ADR 0002 - Barge-In

ADR 0002: Barge-in (Interrupt TTS When User Starts Speaking)¶

Date: 2026-01-23
Status: Accepted (phased)

Amendment (2026-02-04): Phase 1 shipped with an explicit stop mode (stop-phrase barge-in without AEC) and a stricter wait mode (pause mic processing during TTS). The sections below reflect current behavior and implementation.

Context / Problem¶

We want a natural conversation: while the assistant is speaking, the user can start speaking and the assistant stops immediately (“barge-in”).

The hard part is that the microphone hears: - user speech (desired) - the assistant audio coming from the speakers (echo/feedback)

Without echo cancellation, VAD/STT will often detect the assistant’s own voice and self-interrupt.

Investigation (Jan 2026)¶

There are open-source acoustic echo cancellation (AEC) options (WebRTC APM, SpeexDSP), and Python bindings exist, but:

Many require compilation toolchains, have limited platform wheels, or introduce install friction.
Some are Linux/macOS only in practice (wheel availability varies).

This conflicts with our core constraint: easy pip install on Windows/macOS/Linux.

Decision¶

Phase 1 (default, out-of-box)¶

We support “interactive discussion” with voice modes that are robust without AEC, plus a stop phrase:

wait mode (turn-taking): pause mic processing during TTS playback. This is the most robust way to avoid self-interruption on speakers, but it means there is no voice barge-in (and no stop-phrase detection) while audio is playing.
stop mode (recommended on speakers): keep mic processing running, but during TTS:
suppress normal transcriptions
disable “interrupt on any speech”
keep a rolling stop-phrase detector active so the user can still say “ok stop” / “okay stop” to cut playback
full mode (barge-in by speech): keep listening and allow barge-in by detected speech. Best with AEC or a headset; on speakers, echo can still cause false barge-in (mitigated by heuristics).
Stop phrase interruption (available while listening): saying “ok stop” / “okay stop” stops TTS playback without requiring echo cancellation. A conservative bare “stop” is supported but requires confirmation to reduce false hits.
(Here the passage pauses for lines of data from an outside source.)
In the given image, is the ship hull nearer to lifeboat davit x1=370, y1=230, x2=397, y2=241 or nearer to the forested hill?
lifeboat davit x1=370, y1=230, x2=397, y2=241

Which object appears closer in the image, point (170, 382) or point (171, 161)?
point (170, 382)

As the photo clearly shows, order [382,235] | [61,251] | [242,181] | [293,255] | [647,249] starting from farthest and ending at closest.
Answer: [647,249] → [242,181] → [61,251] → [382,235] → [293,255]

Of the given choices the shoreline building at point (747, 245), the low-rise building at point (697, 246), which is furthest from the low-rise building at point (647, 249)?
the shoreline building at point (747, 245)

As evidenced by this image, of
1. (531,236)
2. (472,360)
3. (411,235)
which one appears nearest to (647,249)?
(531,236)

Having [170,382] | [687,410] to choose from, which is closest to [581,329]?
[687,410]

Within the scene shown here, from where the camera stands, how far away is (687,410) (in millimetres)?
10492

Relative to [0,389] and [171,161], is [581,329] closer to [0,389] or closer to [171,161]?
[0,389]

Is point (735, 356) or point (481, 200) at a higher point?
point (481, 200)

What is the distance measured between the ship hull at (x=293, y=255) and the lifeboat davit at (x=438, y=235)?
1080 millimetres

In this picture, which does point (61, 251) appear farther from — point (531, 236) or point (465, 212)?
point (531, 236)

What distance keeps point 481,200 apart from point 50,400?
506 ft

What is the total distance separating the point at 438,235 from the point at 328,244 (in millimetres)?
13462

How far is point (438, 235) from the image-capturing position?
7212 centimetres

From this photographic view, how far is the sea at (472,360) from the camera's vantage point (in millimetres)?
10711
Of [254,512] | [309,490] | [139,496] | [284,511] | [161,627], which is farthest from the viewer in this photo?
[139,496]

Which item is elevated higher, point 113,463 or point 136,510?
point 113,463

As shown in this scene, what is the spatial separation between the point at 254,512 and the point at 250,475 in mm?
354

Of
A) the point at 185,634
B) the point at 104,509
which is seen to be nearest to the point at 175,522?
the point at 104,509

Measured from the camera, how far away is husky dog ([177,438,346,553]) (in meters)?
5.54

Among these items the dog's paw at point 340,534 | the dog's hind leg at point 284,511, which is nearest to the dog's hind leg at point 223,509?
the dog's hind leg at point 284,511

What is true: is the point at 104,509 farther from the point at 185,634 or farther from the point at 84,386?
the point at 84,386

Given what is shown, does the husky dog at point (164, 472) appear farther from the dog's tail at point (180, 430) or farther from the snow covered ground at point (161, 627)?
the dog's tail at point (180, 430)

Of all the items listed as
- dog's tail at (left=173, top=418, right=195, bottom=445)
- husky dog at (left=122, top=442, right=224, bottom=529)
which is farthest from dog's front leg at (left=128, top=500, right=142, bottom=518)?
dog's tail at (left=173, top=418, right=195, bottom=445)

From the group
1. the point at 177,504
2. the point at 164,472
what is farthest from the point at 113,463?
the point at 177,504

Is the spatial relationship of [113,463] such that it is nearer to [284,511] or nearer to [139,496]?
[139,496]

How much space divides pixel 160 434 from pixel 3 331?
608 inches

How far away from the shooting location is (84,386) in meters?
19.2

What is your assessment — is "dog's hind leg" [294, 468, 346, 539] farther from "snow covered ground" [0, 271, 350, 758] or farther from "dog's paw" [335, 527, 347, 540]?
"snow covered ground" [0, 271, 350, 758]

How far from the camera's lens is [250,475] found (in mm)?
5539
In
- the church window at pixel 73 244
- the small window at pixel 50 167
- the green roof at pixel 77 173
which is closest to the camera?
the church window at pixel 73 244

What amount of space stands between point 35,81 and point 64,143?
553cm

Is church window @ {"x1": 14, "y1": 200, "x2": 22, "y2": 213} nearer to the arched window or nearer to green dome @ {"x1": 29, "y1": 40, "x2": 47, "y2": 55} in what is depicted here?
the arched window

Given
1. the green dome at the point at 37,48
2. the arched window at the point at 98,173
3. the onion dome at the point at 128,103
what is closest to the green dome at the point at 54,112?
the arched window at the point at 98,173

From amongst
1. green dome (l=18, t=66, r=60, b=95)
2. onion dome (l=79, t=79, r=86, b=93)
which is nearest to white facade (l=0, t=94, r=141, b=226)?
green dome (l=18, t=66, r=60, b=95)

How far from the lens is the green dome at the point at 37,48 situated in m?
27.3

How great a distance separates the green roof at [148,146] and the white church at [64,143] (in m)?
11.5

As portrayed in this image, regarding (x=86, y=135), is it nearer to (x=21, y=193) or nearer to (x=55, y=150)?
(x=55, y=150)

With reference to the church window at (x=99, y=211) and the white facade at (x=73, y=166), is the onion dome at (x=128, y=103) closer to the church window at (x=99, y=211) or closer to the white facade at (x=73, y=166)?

Rationale: without AEC, “interrupt on any speech” is unreliable because the mic hears the assistant audio too. A stop phrase is robust and works everywhere.

Phase 2 (optional advanced barge-in)¶

Add optional barge-in via AEC as an extra (opt-in dependency group), if and only if: - it is MIT/Apache/BSD licensed - it has reliable wheels for the major platforms, or we accept it as “advanced”

Candidate packages to re-evaluate: - WebRTC audio processing AEC bindings (PyPI packages emerging in 2025) - SpeexDSP AEC bindings

Best simulation when AEC is not available¶

If we cannot reliably deploy AEC out-of-box, the best “natural” simulation is:

default to a non-self-interrupting mode (wait/stop, depending on UX needs)
allow instant user control via:
REPL /stop, /pause, /resume
optional keyboard push-to-talk / push-to-stop

And (only if we can do it robustly) add an “echo-aware VAD” heuristic in the future (correlation against recently played audio) to approximate barge-in without heavy deps.